Currently running v7.6 of NetBackup client on Solaris 10, 4-node RAC (Oracle 11.2.0.3). Backup (restore) validation script is failing, with errors similar to
channel ch03: ORA-19870: error while restoring backup piece bk_10601_1_858286314 ORA-19507: failed to retrieve sequential file, handle="bk_10601_1_858286314", parms="" ORA-27029: skgfrtrv: sbtrestore returned error ORA-19511: Error received from media manager layer, error text: Backup file <bk_10601_1_858286314> not found in NetBackup catalog
but bplist command indicates NetBackup has the missing file(s).
Validation script is kicked off by OEM12 using "clustered database" target so that if any node is up the backup job should still run.
The channel allocation for the backup scripts uses an RMAN_SVC (srvctl) that's tied to the SCAN (rather than tying to a particular host that may be down).

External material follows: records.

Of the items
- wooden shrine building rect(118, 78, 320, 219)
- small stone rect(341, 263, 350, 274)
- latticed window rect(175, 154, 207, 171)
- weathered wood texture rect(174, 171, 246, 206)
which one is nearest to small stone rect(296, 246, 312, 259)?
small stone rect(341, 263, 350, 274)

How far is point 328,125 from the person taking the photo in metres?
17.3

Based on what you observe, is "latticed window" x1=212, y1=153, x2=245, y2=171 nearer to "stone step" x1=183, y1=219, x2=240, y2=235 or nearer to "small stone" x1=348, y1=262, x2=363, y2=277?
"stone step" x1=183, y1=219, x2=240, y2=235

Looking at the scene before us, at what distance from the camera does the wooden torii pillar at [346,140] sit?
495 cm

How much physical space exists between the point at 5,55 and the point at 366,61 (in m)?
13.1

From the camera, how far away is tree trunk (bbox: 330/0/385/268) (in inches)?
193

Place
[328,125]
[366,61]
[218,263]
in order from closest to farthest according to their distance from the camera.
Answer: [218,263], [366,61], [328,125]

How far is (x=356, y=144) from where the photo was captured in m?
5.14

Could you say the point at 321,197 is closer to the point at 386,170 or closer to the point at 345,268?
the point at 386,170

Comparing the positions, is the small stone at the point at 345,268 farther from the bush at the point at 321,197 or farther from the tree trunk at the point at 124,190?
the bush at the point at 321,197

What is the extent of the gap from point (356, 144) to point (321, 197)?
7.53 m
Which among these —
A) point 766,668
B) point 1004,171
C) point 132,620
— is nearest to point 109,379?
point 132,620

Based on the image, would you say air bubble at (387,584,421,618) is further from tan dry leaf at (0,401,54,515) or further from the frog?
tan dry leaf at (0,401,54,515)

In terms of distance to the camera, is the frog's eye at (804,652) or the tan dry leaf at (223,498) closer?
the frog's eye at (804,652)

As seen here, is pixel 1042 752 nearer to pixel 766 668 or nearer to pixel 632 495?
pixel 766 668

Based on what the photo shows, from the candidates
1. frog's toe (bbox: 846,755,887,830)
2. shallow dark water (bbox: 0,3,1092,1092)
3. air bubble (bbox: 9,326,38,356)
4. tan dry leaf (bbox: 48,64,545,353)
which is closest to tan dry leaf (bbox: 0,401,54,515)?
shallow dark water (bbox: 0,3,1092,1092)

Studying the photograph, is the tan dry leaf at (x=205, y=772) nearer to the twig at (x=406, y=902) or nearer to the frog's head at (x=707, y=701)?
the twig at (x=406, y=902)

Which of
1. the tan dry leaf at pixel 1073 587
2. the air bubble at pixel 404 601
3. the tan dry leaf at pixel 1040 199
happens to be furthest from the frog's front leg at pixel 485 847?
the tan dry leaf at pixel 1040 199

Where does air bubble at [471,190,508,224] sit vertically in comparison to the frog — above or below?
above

ALLOCATE CHANNEL ch00 TYPE 'SBT_TAPE' CONNECT='sys/pwd@RMAN_SVC';
RMAN_SVC =
(DESCRIPTION =
(LOAD_BALANCE = ON)
(FAILOVER = ON)
(ADDRESS = (PROTOCOL = TCP)(HOST = rac-scan.cis.ccsd.net)(PORT = 1521))
(CONNECT_DATA =
(SERVER = DEDICATED)
(SERVICE_NAME = RMAN_SVC)
(FAILOVER_MODE =
(TYPE = SELECT)
(METHOD = BASIC)
(RETRIES = 20)
(DELAY = 1)
)
)
)
The issue appears to be an inability to retrieve a file that was backed up on Node1 if the restore operation is run on Node2..NodeN.